The final feature of the draft regulation relates to restrictions on the disclosure of confidential information. Section 948 of the Companies Act restricts the disclosure of confidential information obtained by the Takeover Panel during its duties and sets the conditions under which information can be shared. It applies to both the panel and the organisations with which information is shared. Breaching the section 948 restriction is a criminal offence.
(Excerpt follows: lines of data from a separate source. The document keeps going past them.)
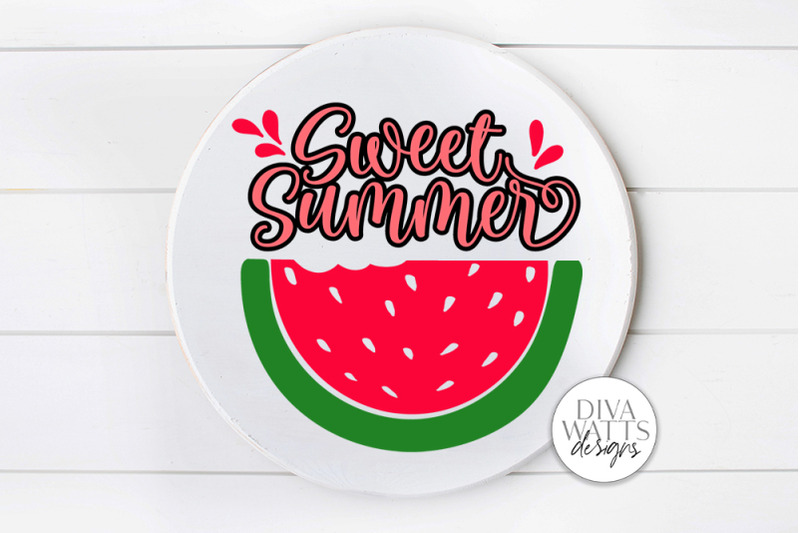 sweet-summer-svg-watermelon-sign-farmhouse-sign-dxf-and-more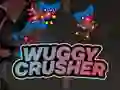 Spil Wuggy Knuser online Spil Wuggy Knuser online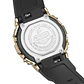 Reloj G-Shock GM-S5600GB-1 - Miniatura 7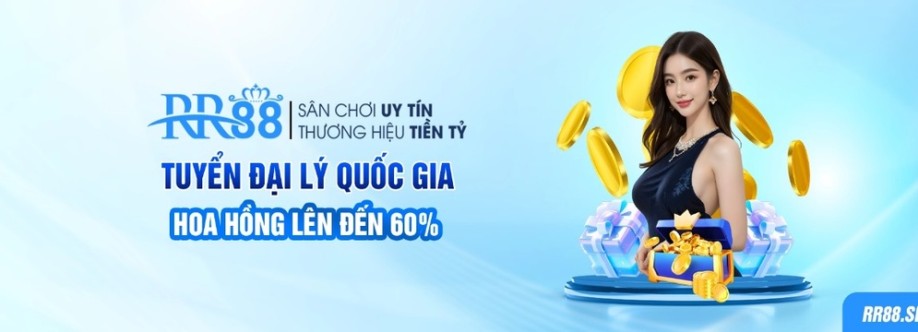 RR88 RR88 Cover Image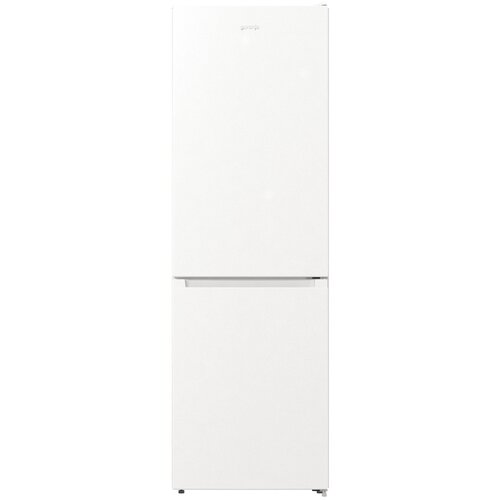 Где купить Холодильник Gorenje RK 6191 EW4, белый Gorenje 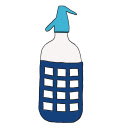 Salesforce Debug Logs (sfdl)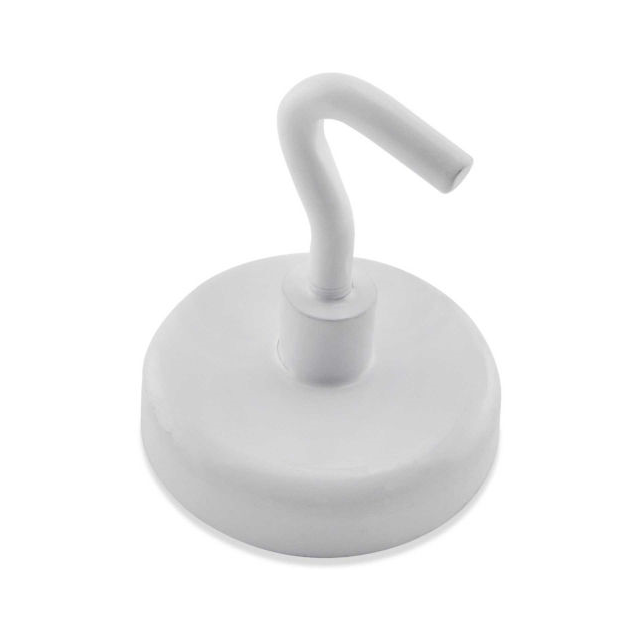 Master Magnetics MHHH14BX electronic component product image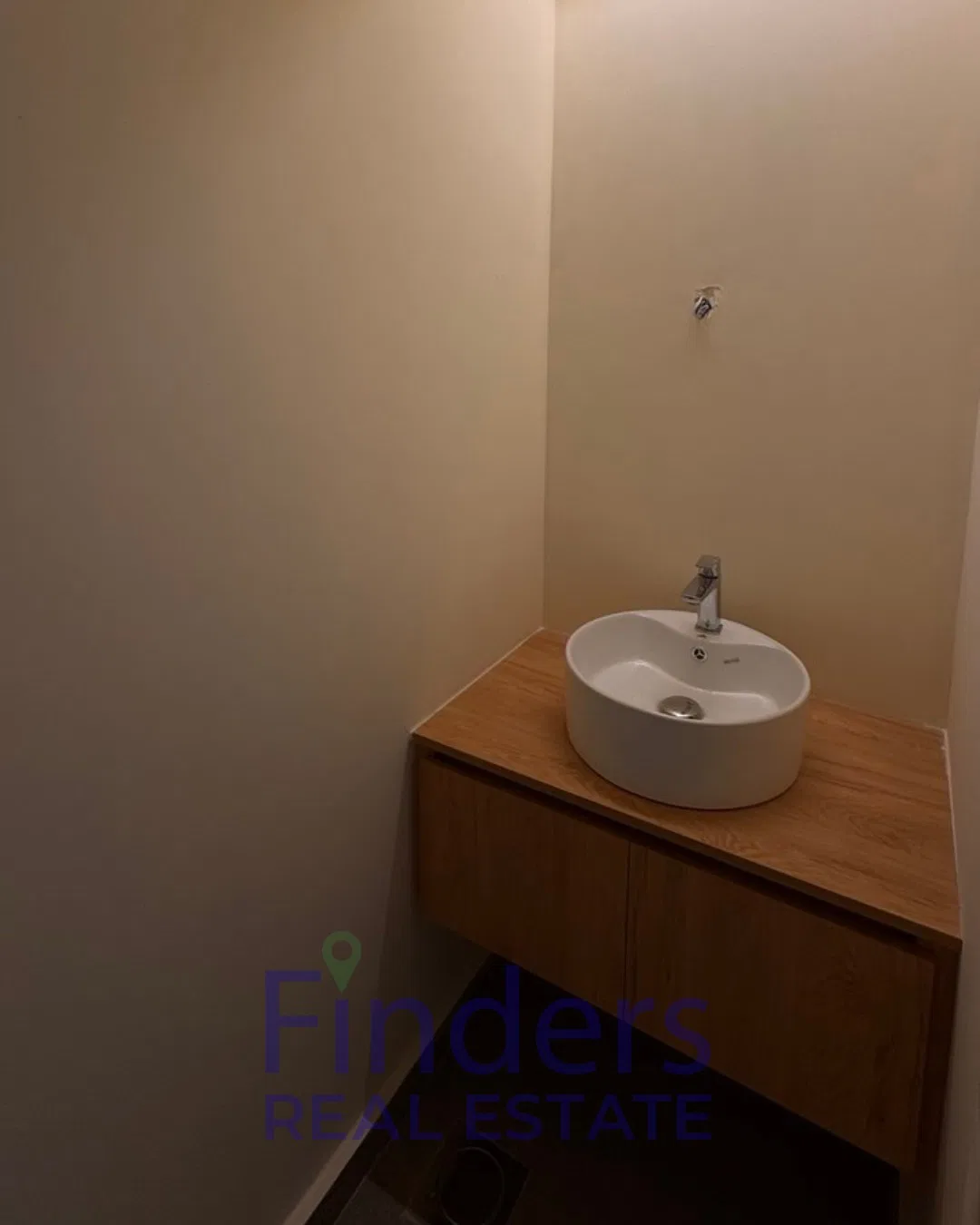New project for sale in Ain Saadeh!, photo 3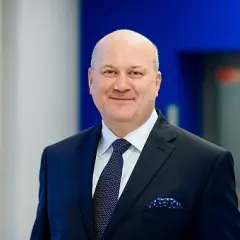 Marek Derkacz ranking lekarzy – dlaczego warto mu zaufać w diabetologii?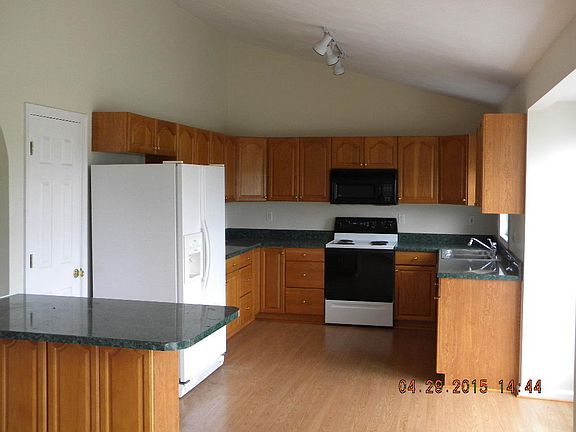 2nd image of 220 Eugene Dr NW
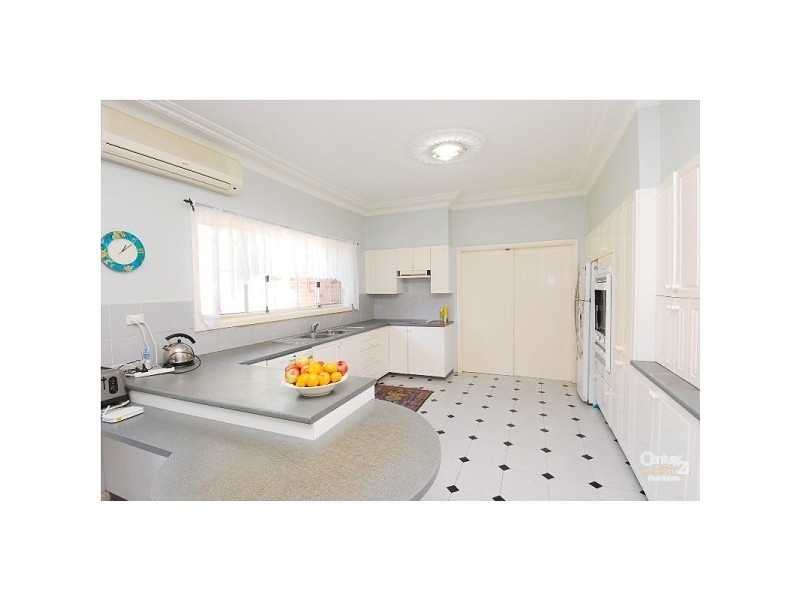 West Pennant Hills NSW 2125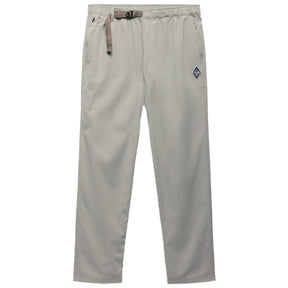 Pantalone uomo Durado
The Companies Act provides an exemption from the section 948 restriction for EEA public bodies using confidential information disclosed by the panel for the purpose of pursuing an EU obligation. These EEA public bodies are bound by their own national laws and by EU law to prevent the inappropriate disclosure of information passed to them by UK authorities. After our EU exit, these reciprocal protections will no longer apply to the UK. The draft regulation will remove the specific exemption from the section 948 offence for EEA public bodies and ensure that there is a sanction to deter inappropriate onward disclosure of sensitive information.